The main concern is a measure announced by Public Works and Government Services last Friday as part of its updated "integrity regime": Any supplier can be suspended for up to 18 months just for being charged here or abroad of a range of offences, including bribery, money laundering and extortion. However, the government said it could alternatively impose an "administrative agreement" instead of a suspension, which would see a third-party monitor ensure the charged supplier is taking steps to fix the problem.
"This raises, among others, issues relating to the presumption of innocence," said Louis-Antoine Paquin, a spokesman for SNC-Lavalin Group Inc., the scandal-plagued Montreal engineering and construction firm charged in February by the RCMP with fraud and corruption over alleged acts while doing business in Libya. The company has denied the charges and said it will "vigorously defend" itself. "We'll have to see about the administrative agreements that the government refers to," Mr. Paquin added. "It will be important to see how [they] are managed to cope with this issue."
Philip Turi, general counsel with Canadian Manufacturers & Exporters, Canada's largest trade and industry association, said the new measure "is difficult because … in Canadian law there is generally a presumption of innocence until proven guilty. What a suspension does is it throws your status as a supplier in question, even though you may actually be innocent. That part will create some uncertainty" for industry.

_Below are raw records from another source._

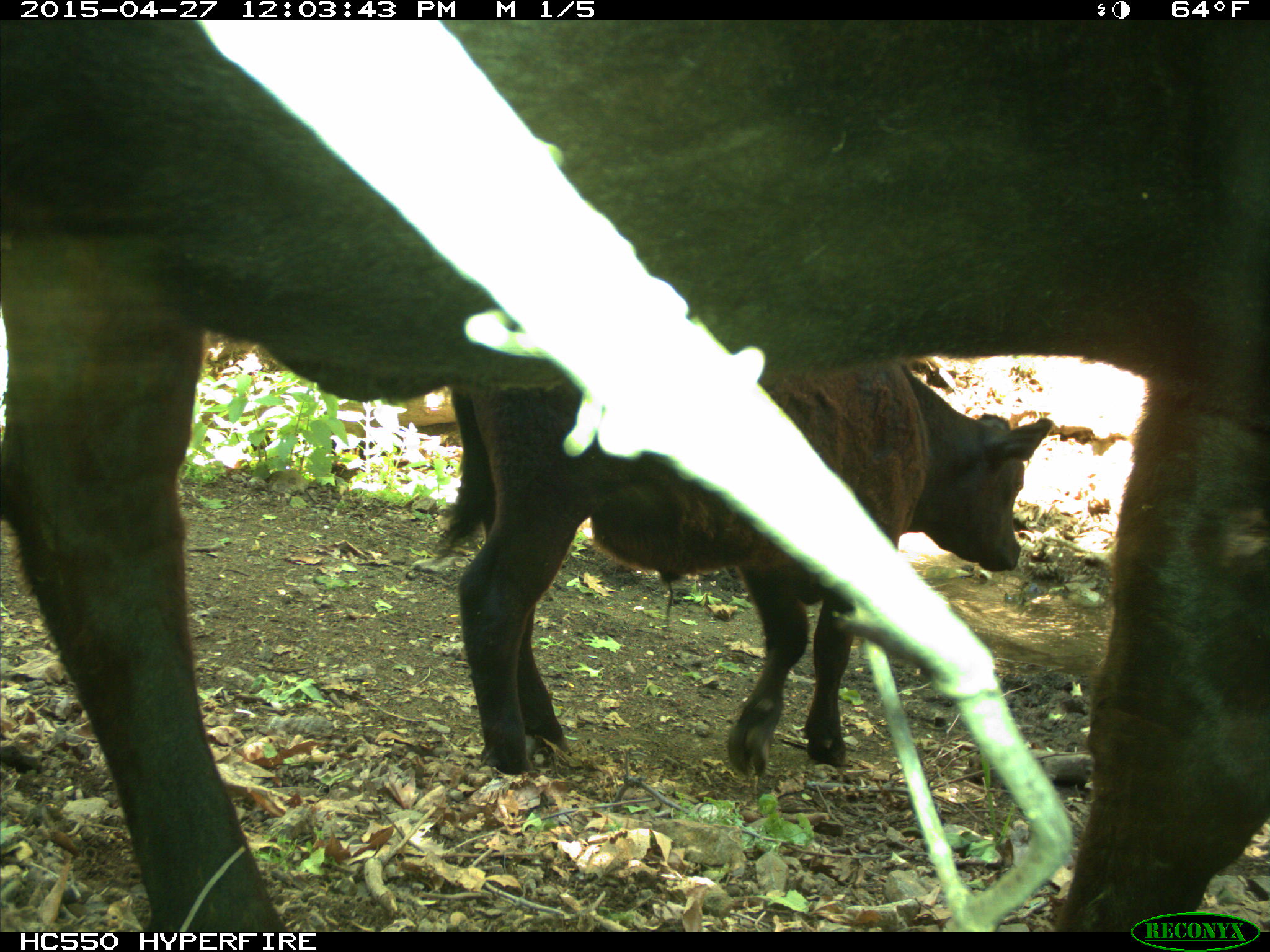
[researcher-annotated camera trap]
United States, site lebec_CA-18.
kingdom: Animalia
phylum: Chordata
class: Mammalia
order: Artiodactyla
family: Bovidae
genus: Bos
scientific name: Bos taurus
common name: domestic cow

Under the government's new integrity rules, a supplier is barred from doing business with Public Works for 10 years if it or any board members have been convicted or discharged in the past three years for a range of corruption-related offences in Canada or abroad, including bribery, fraud, money laundering or extortion. However, the decade-long ban can be cut in half if the supplier shows it has taken action to co-operate with authorities and instituted remedial action. The government said the rules would soon be rolled out to other departments and agencies.

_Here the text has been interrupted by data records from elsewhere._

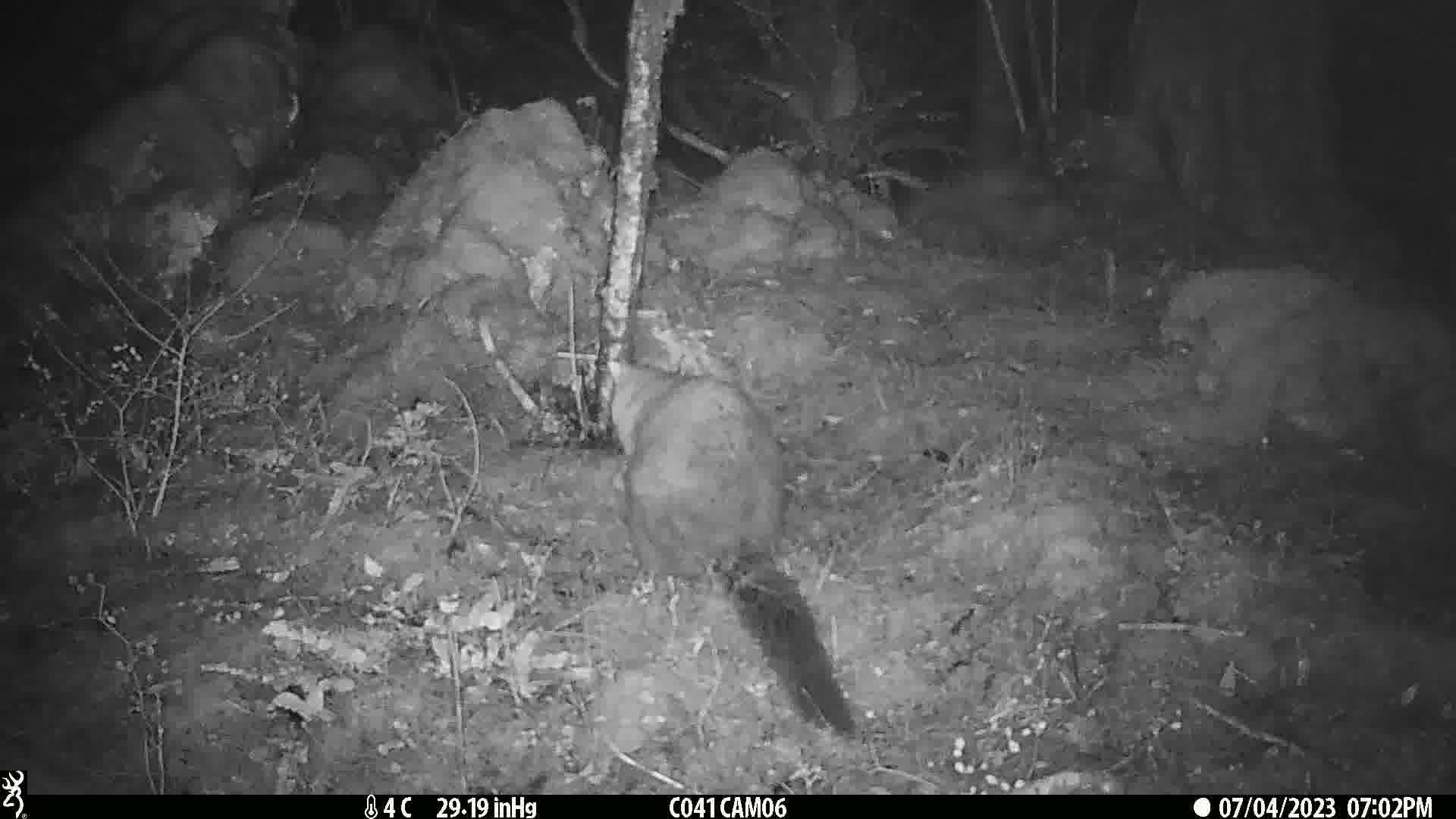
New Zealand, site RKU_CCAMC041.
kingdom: Animalia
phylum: Chordata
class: Mammalia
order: Diprotodontia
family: Phalangeridae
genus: Trichosurus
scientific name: Trichosurus vulpecula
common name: common brushtail possum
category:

The penalty amounts to a retreat from integrity rules enacted just 16 months ago, in which any prior conviction against a supplier or any of its international affiliates would have earned a 10-year ban with no chance for a reprieve for good behaviour. That made Canada far stricter than the United States and Europe, where governments allow convicted companies to win reinstatement and reduce their disbarment for coming clean and taking remedial action. It also created the possibility that some major government contractors – including Hewlett-Packard Co., Siemens AG and SNC – would find themselves out of work in Ottawa for 10 years. The government has also allayed some concerns by saying the new regime "will be adopted on a go-forward basis and will not impact existing contracts" – including a recent deal with an SNC-led consortium to build and manage a replacement for Montreal's Champlain Bridge.
The new rules are softer but still make Canada tougher on corporate crime than other countries. Bennett Jones partners Milos Barutciski and Matthew Kronby said in a note that the revised policy "fails to make a clear distinction between punishment and deterrence of misconduct … and protecting the integrity of federal procurement and taxpayer dollars." They suggested criminal penalties and reputation damage would act as a deterrent, adding that a five-year ban from government contracts would have little deterring effect.
Dundee Capital Markets analyst Maxim Sytchev said in a note Monday that "the likelihood of debarment for SNC in Canada is a small probability especially when the federal government continues to award multibillion-dollar contracts to the company."